Source material>
BEGIN

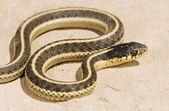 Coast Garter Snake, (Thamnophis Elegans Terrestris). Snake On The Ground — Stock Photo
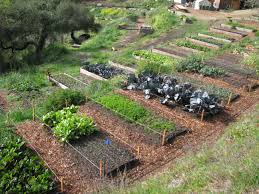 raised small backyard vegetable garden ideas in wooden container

END
BEGIN

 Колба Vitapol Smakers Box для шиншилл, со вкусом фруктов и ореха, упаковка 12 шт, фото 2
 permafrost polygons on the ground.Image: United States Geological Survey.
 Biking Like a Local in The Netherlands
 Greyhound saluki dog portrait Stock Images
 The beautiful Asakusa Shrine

END
BEGIN

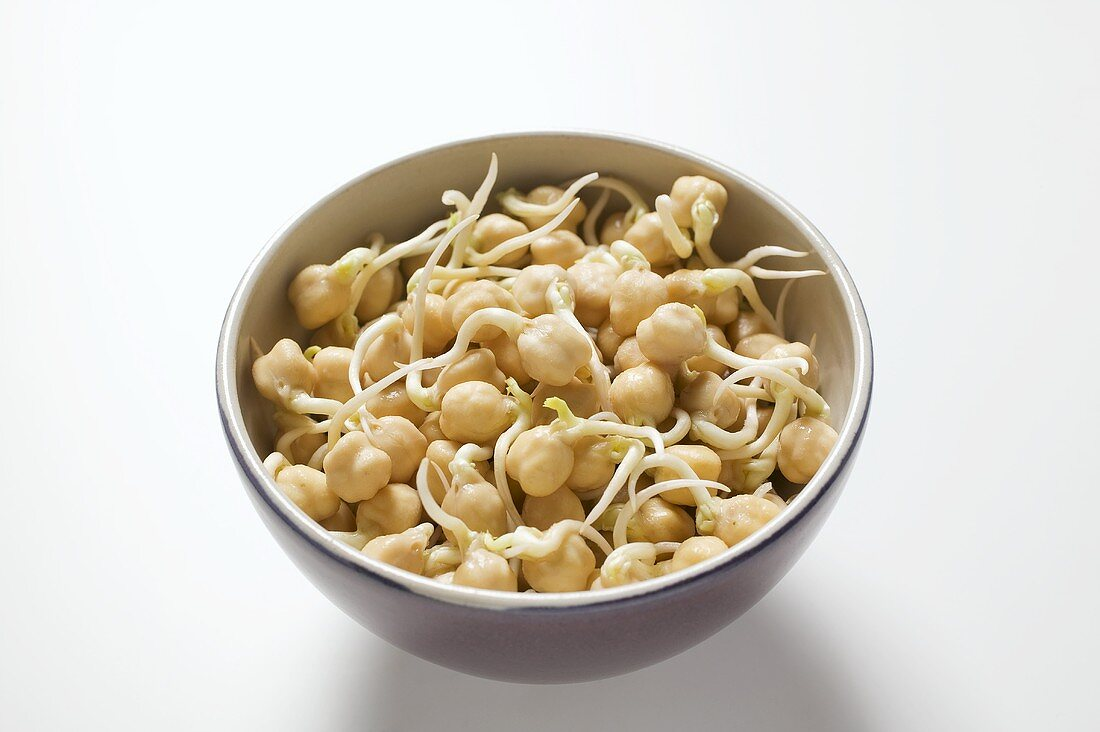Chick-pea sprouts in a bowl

END

Exercise details> Taking the entries above, write out exactly the lines starting with the line containing "Колба Vitapol Smakers" and going on through the line containing "The beautiful Asakusa Shrine", both included, and nothing else.

Output for this task>
 Колба Vitapol Smakers Box для шиншилл, со вкусом фруктов и ореха, упаковка 12 шт, фото 2
 permafrost polygons on the ground.Image: United States Geological Survey.
 Biking Like a Local in The Netherlands
 Greyhound saluki dog portrait Stock Images
 The beautiful Asakusa Shrine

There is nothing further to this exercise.